In this section, we implement a neural network model to classify exercises into different difficulty levels (easy, medium, or hard). This model plays a crucial role in automating the process of exercise metadata updates.

### Model Architecture

The neural network is a feedforward neural network with the following layers:

- Input Layer: This layer takes the input features of exercises as input.
- Hidden Layers: These layers process the input data through a series of weighted connections and activation functions.
- Output Layer: This layer produces the predicted difficulty level.

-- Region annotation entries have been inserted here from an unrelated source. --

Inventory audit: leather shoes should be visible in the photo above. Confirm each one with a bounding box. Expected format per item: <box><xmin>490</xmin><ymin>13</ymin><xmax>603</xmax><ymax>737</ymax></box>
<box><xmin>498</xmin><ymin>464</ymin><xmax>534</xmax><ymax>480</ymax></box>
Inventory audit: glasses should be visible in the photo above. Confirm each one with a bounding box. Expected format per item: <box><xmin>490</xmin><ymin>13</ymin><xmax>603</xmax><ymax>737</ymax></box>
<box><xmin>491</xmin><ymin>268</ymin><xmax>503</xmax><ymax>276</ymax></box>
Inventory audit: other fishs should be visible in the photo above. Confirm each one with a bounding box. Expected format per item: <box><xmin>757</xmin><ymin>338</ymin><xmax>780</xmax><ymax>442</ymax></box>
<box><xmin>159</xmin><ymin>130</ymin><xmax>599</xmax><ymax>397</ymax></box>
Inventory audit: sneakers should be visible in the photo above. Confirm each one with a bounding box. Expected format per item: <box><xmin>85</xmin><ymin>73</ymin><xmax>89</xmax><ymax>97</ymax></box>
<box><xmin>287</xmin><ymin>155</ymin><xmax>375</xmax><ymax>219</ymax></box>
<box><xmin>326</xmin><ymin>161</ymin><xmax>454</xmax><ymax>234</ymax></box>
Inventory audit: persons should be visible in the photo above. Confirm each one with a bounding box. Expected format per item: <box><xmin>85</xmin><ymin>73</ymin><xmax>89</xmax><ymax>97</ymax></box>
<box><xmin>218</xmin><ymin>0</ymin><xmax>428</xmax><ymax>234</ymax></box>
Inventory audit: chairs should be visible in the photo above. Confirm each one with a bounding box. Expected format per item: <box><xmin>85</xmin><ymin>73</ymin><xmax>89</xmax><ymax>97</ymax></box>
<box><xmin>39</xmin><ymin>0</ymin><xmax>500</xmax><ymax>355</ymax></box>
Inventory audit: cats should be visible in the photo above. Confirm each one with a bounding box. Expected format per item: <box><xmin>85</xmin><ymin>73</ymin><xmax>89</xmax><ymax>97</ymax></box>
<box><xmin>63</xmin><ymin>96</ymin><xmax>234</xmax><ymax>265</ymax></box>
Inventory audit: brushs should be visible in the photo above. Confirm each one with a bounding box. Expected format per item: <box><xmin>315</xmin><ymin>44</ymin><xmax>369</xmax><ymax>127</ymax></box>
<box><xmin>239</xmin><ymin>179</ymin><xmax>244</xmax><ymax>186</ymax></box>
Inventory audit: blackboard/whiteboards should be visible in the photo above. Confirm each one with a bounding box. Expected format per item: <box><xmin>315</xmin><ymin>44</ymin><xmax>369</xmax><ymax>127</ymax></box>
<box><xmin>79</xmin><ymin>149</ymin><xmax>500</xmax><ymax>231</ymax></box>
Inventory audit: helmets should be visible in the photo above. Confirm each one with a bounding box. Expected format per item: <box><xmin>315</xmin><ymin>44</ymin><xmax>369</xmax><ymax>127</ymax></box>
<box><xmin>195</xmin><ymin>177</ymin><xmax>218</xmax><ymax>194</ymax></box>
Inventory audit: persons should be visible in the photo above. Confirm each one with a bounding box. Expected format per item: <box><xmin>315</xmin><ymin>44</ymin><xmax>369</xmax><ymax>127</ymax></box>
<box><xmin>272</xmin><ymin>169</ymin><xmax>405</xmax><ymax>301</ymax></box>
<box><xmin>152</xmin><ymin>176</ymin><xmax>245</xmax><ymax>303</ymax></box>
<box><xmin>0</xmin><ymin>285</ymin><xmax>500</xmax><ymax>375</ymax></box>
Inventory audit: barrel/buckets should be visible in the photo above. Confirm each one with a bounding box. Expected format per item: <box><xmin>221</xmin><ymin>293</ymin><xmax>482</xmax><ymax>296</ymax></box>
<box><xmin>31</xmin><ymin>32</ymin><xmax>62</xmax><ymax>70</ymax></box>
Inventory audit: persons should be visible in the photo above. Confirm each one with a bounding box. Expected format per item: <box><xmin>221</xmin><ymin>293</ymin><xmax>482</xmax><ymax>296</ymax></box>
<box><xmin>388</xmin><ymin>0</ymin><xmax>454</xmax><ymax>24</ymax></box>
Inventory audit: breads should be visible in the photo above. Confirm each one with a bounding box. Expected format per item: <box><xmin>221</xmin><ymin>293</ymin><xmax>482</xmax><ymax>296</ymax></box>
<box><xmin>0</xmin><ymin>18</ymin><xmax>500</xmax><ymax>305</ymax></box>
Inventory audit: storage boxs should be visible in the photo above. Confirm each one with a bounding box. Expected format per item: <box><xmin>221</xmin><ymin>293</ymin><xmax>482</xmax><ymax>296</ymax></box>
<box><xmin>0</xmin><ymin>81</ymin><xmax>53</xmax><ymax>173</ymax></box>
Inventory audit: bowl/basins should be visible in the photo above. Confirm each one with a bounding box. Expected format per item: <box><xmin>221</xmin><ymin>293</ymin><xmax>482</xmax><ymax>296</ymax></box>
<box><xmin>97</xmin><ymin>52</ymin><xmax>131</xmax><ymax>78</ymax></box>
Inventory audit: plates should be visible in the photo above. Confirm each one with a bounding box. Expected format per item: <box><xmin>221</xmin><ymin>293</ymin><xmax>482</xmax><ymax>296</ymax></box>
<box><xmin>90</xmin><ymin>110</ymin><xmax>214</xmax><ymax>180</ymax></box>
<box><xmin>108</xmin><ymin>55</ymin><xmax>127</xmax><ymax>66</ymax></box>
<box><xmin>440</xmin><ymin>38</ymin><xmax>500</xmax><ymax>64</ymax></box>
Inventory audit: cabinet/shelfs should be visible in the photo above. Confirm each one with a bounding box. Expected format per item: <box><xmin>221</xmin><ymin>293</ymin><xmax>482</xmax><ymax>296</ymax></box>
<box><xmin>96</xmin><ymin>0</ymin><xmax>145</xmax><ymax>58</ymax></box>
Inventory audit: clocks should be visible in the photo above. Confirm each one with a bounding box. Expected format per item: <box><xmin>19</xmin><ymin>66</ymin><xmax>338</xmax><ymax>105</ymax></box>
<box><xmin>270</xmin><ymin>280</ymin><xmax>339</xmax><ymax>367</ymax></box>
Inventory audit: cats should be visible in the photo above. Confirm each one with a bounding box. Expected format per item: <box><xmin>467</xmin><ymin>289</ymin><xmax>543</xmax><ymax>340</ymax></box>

### Training and Evaluation

The model is trained on a labeled dataset of exercises, where each exercise is associated with a difficulty level. The model learns to map input features to the corresponding difficulty level during training.

After training, the model's performance is evaluated on a separate test dataset to assess its accuracy and generalization capabilities.

### Usage

The trained model is integrated into the exam paper platform, where it automatically classifies exercises based on their features and updates the exercise metadata with the predicted difficulty level.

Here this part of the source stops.